QUOTED PASSAGE =
%%
Originally published October 5, 2007 at 12:00 AM | Page modified October 5, 2007 at 2:03 AM
Dairy farmers seek greener pastures
As suburbia and rising costs push dairies out of Western Washington, a former Enumclaw couple hopes a farmer's life in the eastern part of the state will mean a brighter future.
Seattle Times South King County reporter
ALAN BERNER / THE SEATTLE TIMES
Driving a Caterpillar front loader, Sasha Thomasson, with sons Timmy, 3-1/2, and Brady, 2, heads out to visit her husband, Travis, in the field at their dairy farm near Mesa, Franklin County. Travis never tires of the story of how his wife, then five months pregnant, pulled a calf at 3 one morning.
ALAN BERNER / THE SEATTLE TIMES
Travis' dad, Tim Thomasson, carries granddaughter Allison, 1, on his shoulders as he checks out one of the Holstein barns at his Enumclaw dairy.
ALAN BERNER / THE SEATTLE TIMES
Every day is a work day for Travis and Sasha Thomasson. Here, he stops by the house for dinner with plenty still to do afterward. He says he works seven days a week, eight to 18 hours a day.
%%
GIVEN TASK 1 = According to the dairy-farm article, why are dairies leaving Western Washington? Answer in one to three sentences.
GIVEN TASK 2 = Please carry on the dairy-farm article from the point where it stops.
The lines after the dairy-farm article come from a different source.

DATA EXTRACT =
%%
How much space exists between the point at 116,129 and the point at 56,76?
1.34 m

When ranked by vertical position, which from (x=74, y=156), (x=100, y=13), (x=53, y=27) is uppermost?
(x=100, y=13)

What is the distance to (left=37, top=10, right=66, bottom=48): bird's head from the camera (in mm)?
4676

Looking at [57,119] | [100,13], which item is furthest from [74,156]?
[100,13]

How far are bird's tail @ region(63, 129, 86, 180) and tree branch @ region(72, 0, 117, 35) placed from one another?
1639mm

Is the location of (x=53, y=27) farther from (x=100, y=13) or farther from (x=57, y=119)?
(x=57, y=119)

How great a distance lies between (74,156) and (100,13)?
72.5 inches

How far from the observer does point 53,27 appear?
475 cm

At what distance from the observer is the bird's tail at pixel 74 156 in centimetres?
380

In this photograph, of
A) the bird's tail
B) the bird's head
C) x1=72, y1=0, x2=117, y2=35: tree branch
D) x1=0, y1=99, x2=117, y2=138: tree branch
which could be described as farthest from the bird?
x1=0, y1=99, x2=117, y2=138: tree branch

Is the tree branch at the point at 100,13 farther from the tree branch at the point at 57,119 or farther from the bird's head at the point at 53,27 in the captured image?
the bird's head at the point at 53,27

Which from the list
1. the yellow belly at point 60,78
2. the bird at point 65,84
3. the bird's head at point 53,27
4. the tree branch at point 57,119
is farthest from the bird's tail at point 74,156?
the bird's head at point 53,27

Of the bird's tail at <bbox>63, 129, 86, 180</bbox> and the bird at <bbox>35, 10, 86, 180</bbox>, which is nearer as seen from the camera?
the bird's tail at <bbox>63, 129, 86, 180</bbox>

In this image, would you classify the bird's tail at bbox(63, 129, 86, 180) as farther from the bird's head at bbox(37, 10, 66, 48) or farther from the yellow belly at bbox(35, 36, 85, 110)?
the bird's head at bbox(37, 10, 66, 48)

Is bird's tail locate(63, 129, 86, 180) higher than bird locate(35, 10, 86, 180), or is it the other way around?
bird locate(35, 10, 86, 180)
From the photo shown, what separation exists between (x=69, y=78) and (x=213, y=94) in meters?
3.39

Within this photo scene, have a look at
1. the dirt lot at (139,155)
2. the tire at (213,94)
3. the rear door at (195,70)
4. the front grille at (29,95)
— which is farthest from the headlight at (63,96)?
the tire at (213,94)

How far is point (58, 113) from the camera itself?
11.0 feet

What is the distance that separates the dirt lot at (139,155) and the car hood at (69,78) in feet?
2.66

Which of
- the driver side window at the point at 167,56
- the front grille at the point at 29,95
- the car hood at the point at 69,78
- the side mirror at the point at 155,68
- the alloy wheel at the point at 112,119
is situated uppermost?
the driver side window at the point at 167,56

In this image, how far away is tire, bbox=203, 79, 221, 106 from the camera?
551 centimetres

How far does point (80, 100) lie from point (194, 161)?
%%
TASK OUTPUT 1 = Suburbia and rising costs are pushing them out. The former Enumclaw couple in the story hope that a farmer's life in the eastern part of the state will mean a brighter future.

TASK OUTPUT 2 =
ALAN BERNER / THE SEATTLE TIMES
Timmy, 3-1/2, leads the way as mom Sasha, due to deliver her third child in five weeks, and farm dogs Daisy and Ton head back to the house in Franklin County.
MESA, FRANKLIN COUNTY — For a while there, Tim and Travis Thomasson farmed together in Enumclaw, father and son, working the cattle, the same loud, lasting laugh. They had a nice rhythm going back then, a way of reading each other without words.
But that was before Travis left for the wide-open spaces of Eastern Washington. Now he works cattle in this tiny town, 200 miles from Enumclaw, with plenty of room to grow.
"I just see so much more potential here," said Travis, 33, who co-owns Thomasson Double T Dairy with his wife, Sasha, and his parents.
Dairying has always been a tough business to take on. But the rising cost of fuel and feed has made it worse for farmers in Western Washington. Not to mention the pressure of suburbia bearing down. Last year alone, 57 dairies shut down in the western part of the state.
More than 340 dairies remain, compared with 145 east of the Cascades. But with the fast pace of development, many farmers face a choice: leave family and head east, or hold ground and tough it out.
On the east side of the mountains, in the sunshine, it's easier to grow feed for cattle, cutting the high cost of hauling hay. There's more land on which to spread manure. And there are fewer complaints about the smell.
All this makes Travis optimistic. On this land, where fields stretch far and wide, and the nearest mall is almost an hour away, there just might be a chance to grow Thomasson Double T Dairy, in a way he can no longer imagine in Western Washington.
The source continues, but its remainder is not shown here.